- Directions -
A) In the album review, which song was the last track written and recorded for the album?
B) Rewrite the passage of the album review starting at "Hold Me Like" and ending at "to the surface.", swapping "love song" for "ballad".
C) Write the next part of the album review, picking up after its final sentence.

Page extract Block Start

In many ways the album is front loaded in regard to “hits”, but backhanded with songs that connect. There is almost a clear A-side and B-side of the album. This is in keeping with most Manic Street Preachers albums, the first half tends to give way to a more passive, melancholic second half.

In Eternity is a bittersweet (but more sweet than bitter) tribute to the late David Bowie (“Close the curtains in LA / Open them up on a Berlin Day / Self-made and self-realised / Always ready to disguise”). Musically it is synth heavy and shows remnants of 2014’s Futurology, which in itself gives more than a nod to Bowie’s Berlin trilogy (Low, “Heroes” and Lodger).

Hold Me Like A Heaven was the last track written and recorded for the album and is probably the standout. On first listen it scans like a standard love song, but those who have followed the band know their defiance against writing such a song, instead this explores a sense of Lacanian lack (“Tattered manifestos litter the mind / Diplomatic plans ravaged by time / It never really was the truth or lies / We just gave up and said our goodbyes”). Again the sense of a band grappling with their own mortality and context settles to the surface.

Page extract Block End
Supplied data Block Start

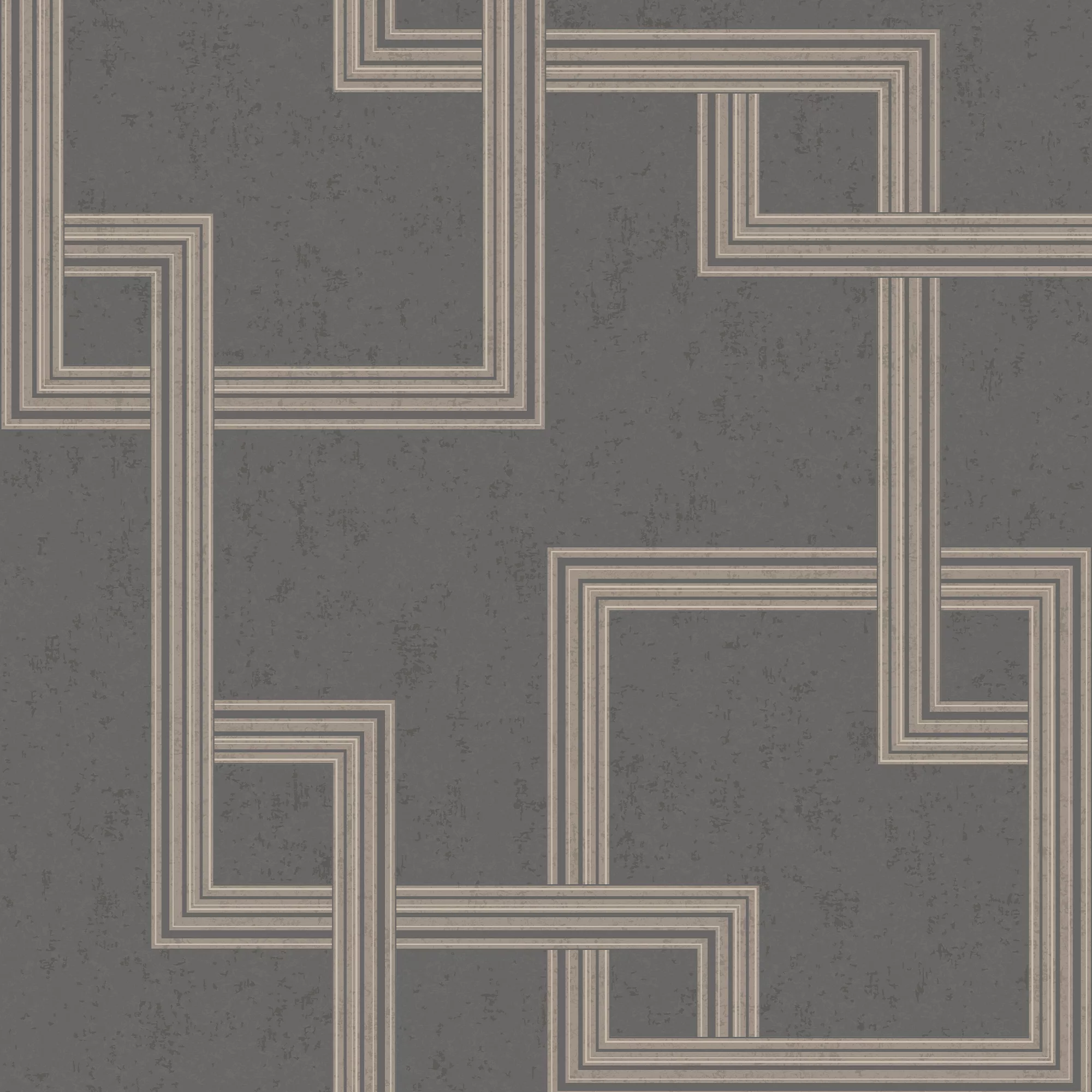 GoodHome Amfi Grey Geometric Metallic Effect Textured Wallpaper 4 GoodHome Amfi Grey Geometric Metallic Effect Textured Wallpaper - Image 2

Supplied data Block End

- Answers in order -
A) Hold Me Like A Heaven

B)
Hold Me Like A Heaven was the last track written and recorded for the album and is probably the standout. On first listen it scans like a standard ballad, but those who have followed the band know their defiance against writing such a song, instead this explores a sense of Lacanian lack (“Tattered manifestos litter the mind / Diplomatic plans ravaged by time / It never really was the truth or lies / We just gave up and said our goodbyes”). Again the sense of a band grappling with their own mortality and context settles to the surface.

C)
Overall Resistance Is Futile is one of the band’s more consistent albums and whilst it lacks any Manics’ classics it gently finds its place after a couple of listens. The melancholy is still there, but the band seems at ease with it, even enjoying it. This is not another attempt to change the world through a dozen or so songs, that manifesto got left in the street some time in the late 90s. This is an album by a band that is fully aware that the world is fucked, that life is kind of fucked, that things are only going to get fuckeder, but there is a little beauty scribbled in the margins.